Was the Loan a commercial loan?

The Court was satisfied that the Loan was a commercial loan and the fact that the Defendants had notified the Bank of their taking up residence in No. 131 Tritonville Road did not alter the underlying contractual conditions. 

The Court noted that the conduct of the parties in relation to the Loan indicated at all times that the Loan was being treated as a commercial arrangement. In addition, the Court noted that the Defendants had consented to the matter being heard in the Commercial Court and to a judgment being registered in that court against them.

Did the Code apply to the Loan?

The Court was not persuaded that the Code applied to the Loan.  The Code is specified to apply to the mortgage loan of a borrower which is secured on his/her primary residence.  In this case, the Loan was not secured on a property which was the primary residence of the Defendants.

However, the Court stated that it was clear that the Bank considered that the Code applied to No 131 Tritonville Road as records of their dealings with the Defendants proved i.e. writing to the defendants under the MARP process and classifying the defendants as a "not co-operating" borrower.

Is the Receiver entitled to rely on the loan agreement and mortgage provisions to obtain possession of the Properties? 

Under the terms of the mortgage deed, the Bank was entitled to appoint a receiver once the "monies hereby secured become payable" and/or upon the occurrence of an event of default. 

The Plaintiff submitted that as he was not a licence holder or a person supervised by the Central Bank of Ireland, the Code did not apply to him and that his rights under the mortgage deed were clear property rights that could not be interfered with by statute or otherwise.

In support of his arguments, the Plaintiff referred to the decision in Irish Life & Permanent V Dunphy [2015] which stated that Code did not apply to receivers as it only has legal force insofar as it applies to financial services providers authorised, registered or licensed by the Central Bank or in another EU or EEA member state. 

On that basis, the Plaintiff argued that the mortgage deed provided separately for a receiver's right to possession and a lender's right to possession with only the lender's right being limited by the Code.

The Defendants argued that it would be an absurdity if a lender was allowed to appoint a receiver to take possession of a property thereby circumventing the provisions of the Code. The Defendants further argued that the right of a financial institution to take possession on foot of mortgage arrears is only possible through formal possession proceedings. 

The Judge determined that the Defendant's argument that every MARP application must result in a formal application for possession is unsustainable as the Code itself envisages that a lender can take possession of a property in many ways e.g. by way of voluntary agreement, by way of abandonment by the borrower or court order.  Therefore, if there is a failure to resolve the issues between the parties under the MARP process, the Court must look to the original contract between the parties to resolve the issue. 

Under the terms of the mortgage deed executed in 2004, the Defendants had transferred their ownership in the property to the Bank and, upon the occurrence of a default, the Bank had the right to appoint a receiver. 

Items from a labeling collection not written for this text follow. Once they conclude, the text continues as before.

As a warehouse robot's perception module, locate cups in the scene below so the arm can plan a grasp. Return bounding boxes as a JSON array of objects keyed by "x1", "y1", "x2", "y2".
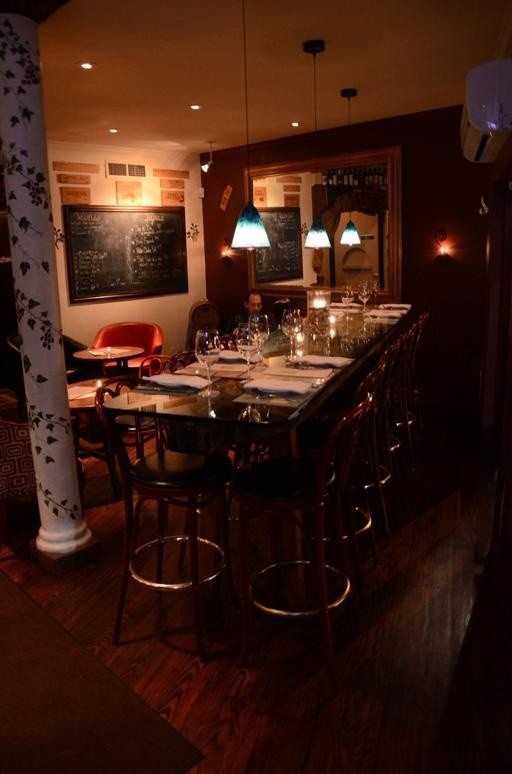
[{"x1": 304, "y1": 289, "x2": 332, "y2": 340}]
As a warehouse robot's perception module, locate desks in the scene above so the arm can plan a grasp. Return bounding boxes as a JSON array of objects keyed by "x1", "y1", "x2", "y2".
[
  {"x1": 67, "y1": 379, "x2": 131, "y2": 501},
  {"x1": 72, "y1": 343, "x2": 145, "y2": 377}
]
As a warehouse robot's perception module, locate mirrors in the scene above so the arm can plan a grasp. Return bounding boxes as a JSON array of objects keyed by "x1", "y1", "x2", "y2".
[{"x1": 237, "y1": 142, "x2": 403, "y2": 303}]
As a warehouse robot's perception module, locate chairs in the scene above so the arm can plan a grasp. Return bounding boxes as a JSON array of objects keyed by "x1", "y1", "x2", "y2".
[{"x1": 1, "y1": 331, "x2": 88, "y2": 503}]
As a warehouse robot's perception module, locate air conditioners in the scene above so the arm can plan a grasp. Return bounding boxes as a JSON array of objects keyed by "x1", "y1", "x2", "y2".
[{"x1": 459, "y1": 59, "x2": 512, "y2": 164}]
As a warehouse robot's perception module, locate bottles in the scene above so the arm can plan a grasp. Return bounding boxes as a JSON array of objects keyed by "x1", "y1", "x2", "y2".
[{"x1": 321, "y1": 165, "x2": 387, "y2": 187}]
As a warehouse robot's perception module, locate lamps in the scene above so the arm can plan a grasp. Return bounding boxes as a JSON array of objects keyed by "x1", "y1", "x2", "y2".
[
  {"x1": 201, "y1": 141, "x2": 214, "y2": 175},
  {"x1": 229, "y1": 1, "x2": 271, "y2": 251},
  {"x1": 303, "y1": 39, "x2": 361, "y2": 250}
]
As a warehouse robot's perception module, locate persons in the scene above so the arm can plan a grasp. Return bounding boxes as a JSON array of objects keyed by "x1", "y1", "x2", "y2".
[{"x1": 228, "y1": 290, "x2": 274, "y2": 336}]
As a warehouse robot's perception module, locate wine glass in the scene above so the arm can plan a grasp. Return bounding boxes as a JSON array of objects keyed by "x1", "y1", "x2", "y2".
[
  {"x1": 340, "y1": 285, "x2": 354, "y2": 321},
  {"x1": 357, "y1": 279, "x2": 382, "y2": 314},
  {"x1": 234, "y1": 322, "x2": 262, "y2": 386},
  {"x1": 247, "y1": 312, "x2": 271, "y2": 368},
  {"x1": 194, "y1": 327, "x2": 222, "y2": 399},
  {"x1": 281, "y1": 307, "x2": 302, "y2": 363}
]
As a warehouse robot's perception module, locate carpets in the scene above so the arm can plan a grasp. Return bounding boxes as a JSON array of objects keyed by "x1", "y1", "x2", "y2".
[{"x1": 0, "y1": 569, "x2": 206, "y2": 773}]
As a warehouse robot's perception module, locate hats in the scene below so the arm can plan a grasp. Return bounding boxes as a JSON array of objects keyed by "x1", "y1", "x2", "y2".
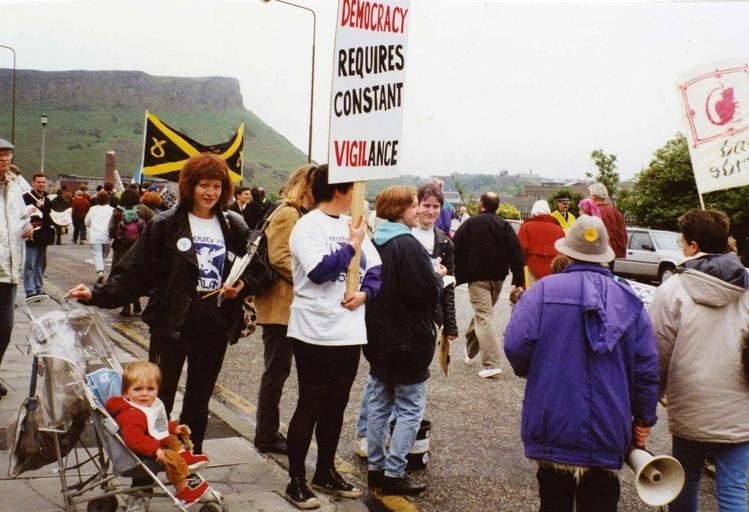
[
  {"x1": 0, "y1": 138, "x2": 16, "y2": 151},
  {"x1": 555, "y1": 194, "x2": 570, "y2": 204},
  {"x1": 552, "y1": 214, "x2": 617, "y2": 268}
]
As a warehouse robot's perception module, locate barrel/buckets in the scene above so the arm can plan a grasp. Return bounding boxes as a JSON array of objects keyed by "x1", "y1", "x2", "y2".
[{"x1": 391, "y1": 420, "x2": 431, "y2": 470}]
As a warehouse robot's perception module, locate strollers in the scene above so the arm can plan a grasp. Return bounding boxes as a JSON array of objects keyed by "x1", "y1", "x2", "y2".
[{"x1": 20, "y1": 290, "x2": 229, "y2": 512}]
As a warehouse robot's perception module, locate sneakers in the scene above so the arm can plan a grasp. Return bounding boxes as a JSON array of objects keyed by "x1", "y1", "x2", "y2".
[
  {"x1": 464, "y1": 344, "x2": 474, "y2": 366},
  {"x1": 119, "y1": 302, "x2": 142, "y2": 317},
  {"x1": 310, "y1": 462, "x2": 362, "y2": 500},
  {"x1": 50, "y1": 230, "x2": 85, "y2": 245},
  {"x1": 477, "y1": 367, "x2": 502, "y2": 378},
  {"x1": 283, "y1": 474, "x2": 320, "y2": 509},
  {"x1": 353, "y1": 436, "x2": 369, "y2": 459},
  {"x1": 177, "y1": 449, "x2": 209, "y2": 471},
  {"x1": 367, "y1": 471, "x2": 427, "y2": 496},
  {"x1": 95, "y1": 272, "x2": 104, "y2": 284},
  {"x1": 252, "y1": 433, "x2": 289, "y2": 456},
  {"x1": 173, "y1": 482, "x2": 210, "y2": 511}
]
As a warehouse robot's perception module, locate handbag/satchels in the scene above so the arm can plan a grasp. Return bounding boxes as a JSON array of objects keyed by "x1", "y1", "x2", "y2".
[
  {"x1": 236, "y1": 294, "x2": 259, "y2": 337},
  {"x1": 6, "y1": 397, "x2": 90, "y2": 482}
]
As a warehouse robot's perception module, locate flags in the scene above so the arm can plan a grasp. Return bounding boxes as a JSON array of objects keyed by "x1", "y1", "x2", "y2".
[
  {"x1": 139, "y1": 107, "x2": 246, "y2": 190},
  {"x1": 674, "y1": 60, "x2": 749, "y2": 195}
]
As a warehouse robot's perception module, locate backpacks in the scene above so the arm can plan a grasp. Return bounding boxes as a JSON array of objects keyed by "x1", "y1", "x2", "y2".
[
  {"x1": 115, "y1": 204, "x2": 145, "y2": 244},
  {"x1": 240, "y1": 199, "x2": 295, "y2": 297}
]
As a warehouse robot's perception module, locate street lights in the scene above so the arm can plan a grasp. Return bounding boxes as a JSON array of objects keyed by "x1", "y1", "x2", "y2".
[
  {"x1": 37, "y1": 111, "x2": 48, "y2": 177},
  {"x1": 259, "y1": 0, "x2": 316, "y2": 165}
]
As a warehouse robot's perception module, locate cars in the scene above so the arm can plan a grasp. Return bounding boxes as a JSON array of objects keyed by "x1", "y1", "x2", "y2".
[{"x1": 608, "y1": 228, "x2": 697, "y2": 286}]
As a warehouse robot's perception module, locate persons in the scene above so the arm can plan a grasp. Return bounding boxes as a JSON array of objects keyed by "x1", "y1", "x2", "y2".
[
  {"x1": 58, "y1": 151, "x2": 280, "y2": 511},
  {"x1": 641, "y1": 205, "x2": 748, "y2": 511},
  {"x1": 283, "y1": 162, "x2": 384, "y2": 511},
  {"x1": 351, "y1": 182, "x2": 459, "y2": 462},
  {"x1": 242, "y1": 162, "x2": 322, "y2": 455},
  {"x1": 0, "y1": 135, "x2": 34, "y2": 403},
  {"x1": 357, "y1": 182, "x2": 444, "y2": 495},
  {"x1": 501, "y1": 211, "x2": 661, "y2": 511},
  {"x1": 100, "y1": 358, "x2": 224, "y2": 505}
]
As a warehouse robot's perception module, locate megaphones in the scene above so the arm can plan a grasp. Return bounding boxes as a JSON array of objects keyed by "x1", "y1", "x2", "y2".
[{"x1": 624, "y1": 419, "x2": 685, "y2": 507}]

The Judge noted that, as established in Irish Life & Permanent v Dunphy, the only aspect of MARP that the Court must have regard to is the operation of the moratorium under the Code. In this case, the moratorium period was complied with and the Court had no power to prescribe the manner in which the Bank can enforce its security.

On that basis, the Judge determined that the Bank was entitled to appoint the Plaintiff as receiver of the property at 131 Tritonville Road.